Pulmonary sequestration

This describes a section of lung supplied by the aorta and draining into the systemic circulation. There is no communication with the remainder of the lung and the segment becomes multicystic and infected, therefore compromising the surrounding healthy lung tissue. An interlobar sequestration occurs within the lung substance and commonly presents in younger patients.

Many cases are discovered on routine chest radiography but others may present with recurrent chest infections and occasionally bloodstained sputum. The chest radiograph normally shows a rounded opacity and the lesion cannot be seen at bronchoscopy (Fig. 47.32). Arteriography demonstrates the abnormal communication from the aorta and treatment involves removing the affected lobe, taking care to divide the abnormal artery (which usually runs in the inferior pulmonary ligament) as the first stage in the resection.

Bronchiectasis

This is defined as chronic irreversible dilatation of the medium-sized bronchi. There are several causes but there are two basic mechanisms that account for this dilatation:

1. a weakening of the bronchial walls;

2. outward tension on the lung substance.
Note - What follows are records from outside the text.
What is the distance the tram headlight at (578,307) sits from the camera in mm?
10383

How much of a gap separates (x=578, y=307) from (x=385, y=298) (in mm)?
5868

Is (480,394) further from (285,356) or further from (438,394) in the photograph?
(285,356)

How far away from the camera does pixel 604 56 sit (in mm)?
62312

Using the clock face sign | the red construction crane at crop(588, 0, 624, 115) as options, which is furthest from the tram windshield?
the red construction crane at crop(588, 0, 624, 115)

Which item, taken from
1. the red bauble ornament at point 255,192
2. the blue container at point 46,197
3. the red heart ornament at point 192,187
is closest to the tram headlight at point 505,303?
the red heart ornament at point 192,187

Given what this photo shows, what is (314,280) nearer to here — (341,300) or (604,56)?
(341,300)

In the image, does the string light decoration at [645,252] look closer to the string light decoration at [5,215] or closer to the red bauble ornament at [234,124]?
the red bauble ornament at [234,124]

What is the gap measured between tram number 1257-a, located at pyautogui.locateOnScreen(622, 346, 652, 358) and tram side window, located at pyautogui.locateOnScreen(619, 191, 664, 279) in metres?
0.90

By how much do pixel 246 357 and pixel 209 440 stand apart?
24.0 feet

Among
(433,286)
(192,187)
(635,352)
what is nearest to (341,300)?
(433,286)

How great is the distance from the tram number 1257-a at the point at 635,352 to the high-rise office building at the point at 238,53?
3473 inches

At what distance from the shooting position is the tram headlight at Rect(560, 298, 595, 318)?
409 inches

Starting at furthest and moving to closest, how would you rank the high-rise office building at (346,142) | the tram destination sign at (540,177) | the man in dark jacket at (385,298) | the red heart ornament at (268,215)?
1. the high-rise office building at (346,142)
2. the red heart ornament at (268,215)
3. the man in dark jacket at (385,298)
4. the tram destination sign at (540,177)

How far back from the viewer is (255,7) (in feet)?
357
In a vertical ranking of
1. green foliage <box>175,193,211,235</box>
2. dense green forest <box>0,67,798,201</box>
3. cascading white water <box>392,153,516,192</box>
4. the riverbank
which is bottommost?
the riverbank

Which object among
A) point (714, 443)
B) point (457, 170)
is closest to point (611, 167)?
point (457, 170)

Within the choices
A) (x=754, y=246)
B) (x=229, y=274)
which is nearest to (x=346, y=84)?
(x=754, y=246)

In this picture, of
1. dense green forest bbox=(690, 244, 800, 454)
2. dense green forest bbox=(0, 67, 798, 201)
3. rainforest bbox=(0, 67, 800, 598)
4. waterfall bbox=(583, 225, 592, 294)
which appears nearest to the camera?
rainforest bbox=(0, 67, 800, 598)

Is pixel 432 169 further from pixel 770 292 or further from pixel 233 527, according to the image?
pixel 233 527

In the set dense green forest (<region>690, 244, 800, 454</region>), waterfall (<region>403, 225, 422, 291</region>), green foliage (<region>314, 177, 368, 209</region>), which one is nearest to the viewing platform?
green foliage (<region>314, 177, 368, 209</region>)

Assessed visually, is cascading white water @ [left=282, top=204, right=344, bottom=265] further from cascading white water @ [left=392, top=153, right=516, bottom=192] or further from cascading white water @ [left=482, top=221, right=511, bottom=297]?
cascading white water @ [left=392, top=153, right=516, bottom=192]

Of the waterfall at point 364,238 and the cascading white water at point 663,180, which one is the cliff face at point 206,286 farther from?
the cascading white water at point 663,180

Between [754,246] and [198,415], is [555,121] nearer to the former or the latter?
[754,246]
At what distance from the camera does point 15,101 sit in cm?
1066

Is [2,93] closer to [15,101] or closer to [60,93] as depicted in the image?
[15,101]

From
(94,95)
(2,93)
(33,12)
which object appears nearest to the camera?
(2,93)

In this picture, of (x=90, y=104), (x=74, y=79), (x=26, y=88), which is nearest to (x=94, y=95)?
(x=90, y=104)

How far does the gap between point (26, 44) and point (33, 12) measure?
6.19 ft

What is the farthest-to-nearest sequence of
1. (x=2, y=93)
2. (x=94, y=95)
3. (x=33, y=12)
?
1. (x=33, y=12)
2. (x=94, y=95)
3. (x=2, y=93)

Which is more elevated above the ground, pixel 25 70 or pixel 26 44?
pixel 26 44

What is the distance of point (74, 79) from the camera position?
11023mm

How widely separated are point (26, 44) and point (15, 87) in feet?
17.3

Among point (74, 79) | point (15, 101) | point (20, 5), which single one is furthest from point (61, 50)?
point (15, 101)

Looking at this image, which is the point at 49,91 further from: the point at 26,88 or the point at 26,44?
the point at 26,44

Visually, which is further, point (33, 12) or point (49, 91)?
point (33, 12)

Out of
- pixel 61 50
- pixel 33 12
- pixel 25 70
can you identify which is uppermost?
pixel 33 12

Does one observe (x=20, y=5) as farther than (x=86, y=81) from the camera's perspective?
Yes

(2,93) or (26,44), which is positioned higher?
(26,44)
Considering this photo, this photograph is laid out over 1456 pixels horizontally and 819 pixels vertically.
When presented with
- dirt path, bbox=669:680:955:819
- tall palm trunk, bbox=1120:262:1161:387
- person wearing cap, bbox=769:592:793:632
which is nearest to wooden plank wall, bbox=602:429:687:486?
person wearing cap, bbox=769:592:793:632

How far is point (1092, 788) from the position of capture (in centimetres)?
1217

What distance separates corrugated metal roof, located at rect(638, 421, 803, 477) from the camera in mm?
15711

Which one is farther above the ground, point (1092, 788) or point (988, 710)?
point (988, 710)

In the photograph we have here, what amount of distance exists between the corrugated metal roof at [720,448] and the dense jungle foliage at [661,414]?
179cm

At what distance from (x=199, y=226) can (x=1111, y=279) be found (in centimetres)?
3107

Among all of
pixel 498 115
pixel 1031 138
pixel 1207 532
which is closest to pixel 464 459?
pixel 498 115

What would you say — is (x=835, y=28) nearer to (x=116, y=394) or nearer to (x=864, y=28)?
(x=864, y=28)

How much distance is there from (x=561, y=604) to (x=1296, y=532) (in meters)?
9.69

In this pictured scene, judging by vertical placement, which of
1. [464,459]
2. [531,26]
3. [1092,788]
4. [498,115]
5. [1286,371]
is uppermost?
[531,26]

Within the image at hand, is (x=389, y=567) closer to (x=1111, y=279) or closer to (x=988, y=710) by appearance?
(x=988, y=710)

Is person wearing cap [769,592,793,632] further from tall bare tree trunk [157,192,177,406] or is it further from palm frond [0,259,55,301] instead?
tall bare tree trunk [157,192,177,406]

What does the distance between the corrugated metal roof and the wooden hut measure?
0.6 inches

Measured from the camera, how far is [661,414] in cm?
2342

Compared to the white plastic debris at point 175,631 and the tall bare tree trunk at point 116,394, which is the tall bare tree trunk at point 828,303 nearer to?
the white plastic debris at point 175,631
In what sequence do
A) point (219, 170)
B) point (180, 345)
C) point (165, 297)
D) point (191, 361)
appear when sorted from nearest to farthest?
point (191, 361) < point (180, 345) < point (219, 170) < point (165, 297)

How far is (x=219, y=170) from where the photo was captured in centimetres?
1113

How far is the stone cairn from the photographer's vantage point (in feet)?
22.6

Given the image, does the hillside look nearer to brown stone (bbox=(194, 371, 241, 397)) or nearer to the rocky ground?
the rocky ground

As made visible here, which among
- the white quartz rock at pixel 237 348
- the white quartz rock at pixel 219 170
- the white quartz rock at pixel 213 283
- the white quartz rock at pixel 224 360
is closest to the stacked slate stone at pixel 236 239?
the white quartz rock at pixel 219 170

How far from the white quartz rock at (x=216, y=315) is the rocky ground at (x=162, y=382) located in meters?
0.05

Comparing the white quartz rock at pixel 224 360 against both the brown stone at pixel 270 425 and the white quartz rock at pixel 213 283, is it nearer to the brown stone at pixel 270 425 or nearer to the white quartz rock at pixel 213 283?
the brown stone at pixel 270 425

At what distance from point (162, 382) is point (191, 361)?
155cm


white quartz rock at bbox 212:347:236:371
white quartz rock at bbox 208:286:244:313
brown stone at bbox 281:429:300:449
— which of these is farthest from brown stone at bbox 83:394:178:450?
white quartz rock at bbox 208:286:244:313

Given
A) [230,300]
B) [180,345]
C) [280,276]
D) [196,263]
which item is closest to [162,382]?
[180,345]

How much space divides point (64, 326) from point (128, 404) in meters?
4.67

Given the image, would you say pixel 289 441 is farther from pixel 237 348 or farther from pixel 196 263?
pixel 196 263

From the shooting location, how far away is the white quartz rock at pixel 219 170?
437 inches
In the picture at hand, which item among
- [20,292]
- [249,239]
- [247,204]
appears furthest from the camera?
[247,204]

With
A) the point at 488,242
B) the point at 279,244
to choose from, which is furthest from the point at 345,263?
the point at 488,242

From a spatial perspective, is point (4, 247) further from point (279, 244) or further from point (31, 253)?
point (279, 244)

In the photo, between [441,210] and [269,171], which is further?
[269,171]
These may occur following a suppurative pneumonia or bronchial obstruction. The process often starts in childhood following a respiratory infection and slowly progresses during adult life. It is rarely confined to one lobe or even one lung, which precludes surgery in many cases. The incidence of severe bronchiectasis is falling thanks to the reduction in cases of whooping cough, measles and tuberculosis, and the improved management of infantile bronchiolitis. Inhalation of foreign bodies remains a potential cause of bronchiectasis and this possibility should be borne in mind.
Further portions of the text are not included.